THE PROBLEM: Below are the entries; return exactly the line with "class: Mammalia" and every later line, without anything else.

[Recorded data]
- - - - -

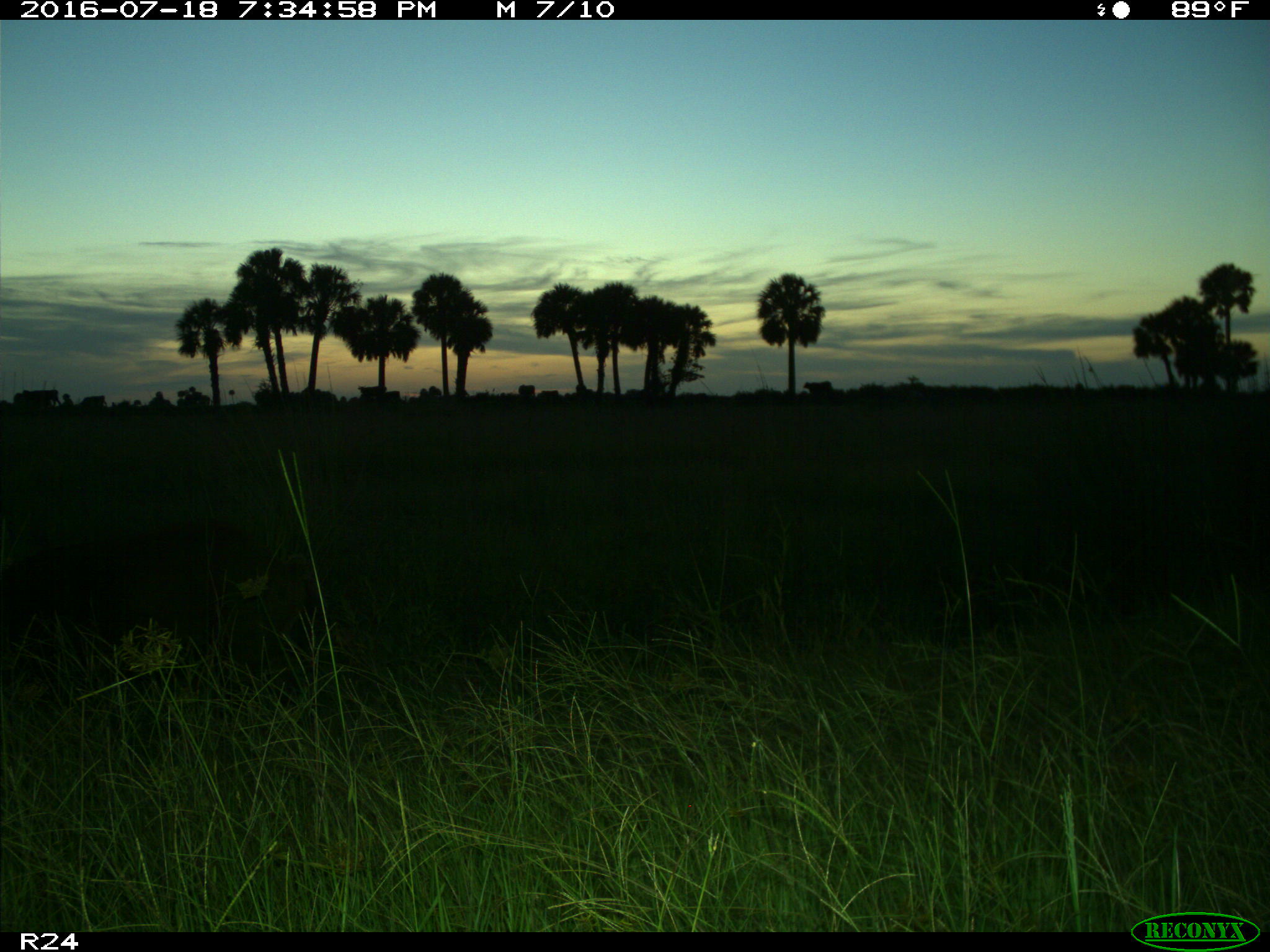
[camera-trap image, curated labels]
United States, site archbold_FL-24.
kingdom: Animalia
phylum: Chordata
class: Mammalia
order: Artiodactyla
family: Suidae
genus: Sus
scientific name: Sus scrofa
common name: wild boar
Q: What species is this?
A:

- - - - -

ANSWER SPACE:
class: Mammalia
order: Artiodactyla
family: Suidae
genus: Sus
scientific name: Sus scrofa
common name: wild boar
Q: What species is this?
A:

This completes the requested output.